From talking to other people, if I hadn’t kept my emotions bottled up as a teenage boy and instead shared my feelings like I was “supposed to”, I probably would be dead in a murder suicide right now. Being a teenage sucks and the worst thing about it is that it’s impossible to understand that you’re not alone until you get older. Mostly everybody I know had fantasies of blowing things up or stabbing enemies to death with novelty pencils. Teenagers are the most violent human beings, what with raging hormones and the anger at having pubic hair to trim. It’s not good to share your emotions when you’re a teenager. They try to send you to school psychiatrists who forgot what it’s like to feel left out. School psychiatrists are dicks. The moment they send a kid somewhere else for “help” is the same moment they ruin that kid’s self-esteem. And that’s all we’ve got in this world, esteem for ourselves. Once that’s ruined, then we’ve got nothing. Then we really have something to be angry about.

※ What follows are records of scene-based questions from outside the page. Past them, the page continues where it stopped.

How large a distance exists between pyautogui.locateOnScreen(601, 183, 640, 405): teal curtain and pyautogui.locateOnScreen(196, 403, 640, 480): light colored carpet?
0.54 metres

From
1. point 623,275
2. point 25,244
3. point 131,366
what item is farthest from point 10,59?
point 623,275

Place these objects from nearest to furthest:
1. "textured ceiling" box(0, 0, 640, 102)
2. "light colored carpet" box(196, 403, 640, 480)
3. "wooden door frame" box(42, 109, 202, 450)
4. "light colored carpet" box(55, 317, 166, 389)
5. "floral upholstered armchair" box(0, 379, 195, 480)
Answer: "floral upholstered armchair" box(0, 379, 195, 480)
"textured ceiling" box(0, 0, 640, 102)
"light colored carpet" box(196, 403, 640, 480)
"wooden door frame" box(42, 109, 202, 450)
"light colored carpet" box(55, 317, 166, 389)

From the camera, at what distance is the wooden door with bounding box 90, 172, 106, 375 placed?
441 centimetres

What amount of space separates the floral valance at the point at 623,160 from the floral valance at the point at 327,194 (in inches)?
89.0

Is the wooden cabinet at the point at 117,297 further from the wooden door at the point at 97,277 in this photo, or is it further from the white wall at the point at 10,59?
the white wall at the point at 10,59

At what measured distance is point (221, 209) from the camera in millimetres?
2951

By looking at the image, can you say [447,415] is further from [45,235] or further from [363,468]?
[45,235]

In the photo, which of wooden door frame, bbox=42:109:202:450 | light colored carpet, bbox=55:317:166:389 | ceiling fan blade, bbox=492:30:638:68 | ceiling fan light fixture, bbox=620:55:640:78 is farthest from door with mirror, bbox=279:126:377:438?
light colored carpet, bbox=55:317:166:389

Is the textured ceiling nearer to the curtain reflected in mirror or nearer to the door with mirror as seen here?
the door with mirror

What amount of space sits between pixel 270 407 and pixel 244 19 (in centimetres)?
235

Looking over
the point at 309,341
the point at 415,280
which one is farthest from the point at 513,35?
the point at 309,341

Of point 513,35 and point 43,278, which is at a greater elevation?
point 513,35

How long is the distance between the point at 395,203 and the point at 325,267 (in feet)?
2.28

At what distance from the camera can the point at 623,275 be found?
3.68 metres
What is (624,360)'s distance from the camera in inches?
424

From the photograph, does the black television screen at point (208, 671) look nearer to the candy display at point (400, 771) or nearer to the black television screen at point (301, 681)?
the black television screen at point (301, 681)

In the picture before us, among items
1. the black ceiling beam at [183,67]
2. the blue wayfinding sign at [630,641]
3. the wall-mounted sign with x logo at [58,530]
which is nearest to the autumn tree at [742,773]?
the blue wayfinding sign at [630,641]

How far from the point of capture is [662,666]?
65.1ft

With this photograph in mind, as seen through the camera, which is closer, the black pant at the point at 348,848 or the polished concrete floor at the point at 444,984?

It’s good to be honest about how you feel, but remember, if you think it may make you sound crazy, it probably will. Some things are left unsaid, at least for a while. If you’re reading this and you’re an angry teenager do not fret. Most of those problems that piss you off now will go away. You’ll find new things to get angry about. Instead of being pissed off about what someone said on Facebook you can be pissed off about the realization that you will die alone. Yikes!

Wear your emotions honestly, but don’t be surprised when people think you’re a nutbag. We’re all a little crazy, big deal. But if your emotions involve kidnapping, torture, or murder, wait a few years until you grow out of it. Odds are you’ll find someone else who feels the same way and you’ll both end up in prison for doing something perverted to a mean gym teacher’s buttocks.